INDICATOR PHRASING: number of people with an adequate quantity of safe water for drinking, cooking and hygiene following the Sphere / National government / Cluster standards
What is its purpose?
The indicator assesses the proportion of households with access to an adequate quantity of safe water for drinking, cooking and hygiene, as defined by the relevant standards (e.g. Sphere / cluster standards in emergencies, national standards in non-emergency contexts).
How to Collect and Analyse the Required Data
Collect the following data by conducting individual interviews with a representative sample of the household members responsible for water collection:
RECOMMENDED SURVEY QUESTIONS (Q) AND POSSIBLE ANSWERS (A)
(ask the following question only if you have not asked it in the previous sections of the questionnaire)
Q1: How many children and adults currently live in your household?
A1: ............ record the number of children and adults
Q2: What container do you most commonly use for collecting and storing water?
A2 - record the container's volume: ............ litres
Q3: How many of such water containers do your household members use per day for drinking, cooking and hygiene?
A3: ............ record the number of containers
(ask the following question only if you have not asked it earlier)
Q4: In this season, where do your household members collect water for drinking and cooking?
A4 Select one of the following:
1) tube well or borehole
2) protected shallow well
3) harvested rainwater
4) piped water/public tap
5) protected spring
6) surface water source (river, stream, pond, puddles, unprotected spring)
7) unprotected/ open shallow well
8) cart with small tank/drum
10) other: ................................
NOTE: Only options 1 - 5 count as “safe water sources”.
To calculate the indicator's value:
- Divide the number of surveyed households that 1) are able to access at least 15 litres of water per person per day and 2) whose drinking water comes from safe water source(s) by the total number of surveyed households
- Multiply the resulting number by 100 to convert it to a percentage
- Multiply the percentage by the total number of the target households
- Multiply the result by the average household size, so that you end up with the “number of people with an adequate quantity of safe water for drinking, cooking and hygiene”
Disaggregate the data by gender.
1) The 15 litres per person per day is a commonly accepted minimum quantity promoted by Sphere Standards. According to Sphere, “… it might not suit all contexts or phases of a response. For example, it is not appropriate where people may be displaced for many years. In the acute phase of a drought, 7.5 litres per person per day may be appropriate for a short time. In an urban middle-income context, 50 litres per person per day may be the minimum acceptable amount to maintain health and dignity.” (read more in Sphere’s Water supply standard 2.1: Access and water quantity).

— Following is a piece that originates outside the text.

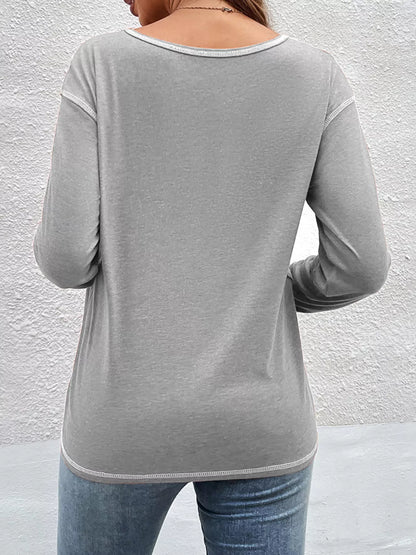 T-shirt manches longues à coutures apparentes et boutons décoratifs pour femme – vue 17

If you need to adjust the standard (e.g. based on the recommendation of the national WASH cluster), amend the calculation of the indicator’s value accordingly.
2) Ensure that the data collectors count all the current members of the household, including people who are not regular household members, such as internally displaced persons.
3) Ensure that the data collectors are familiar with the main types of water containers that the respondents use and that they know their capacity (number of litres).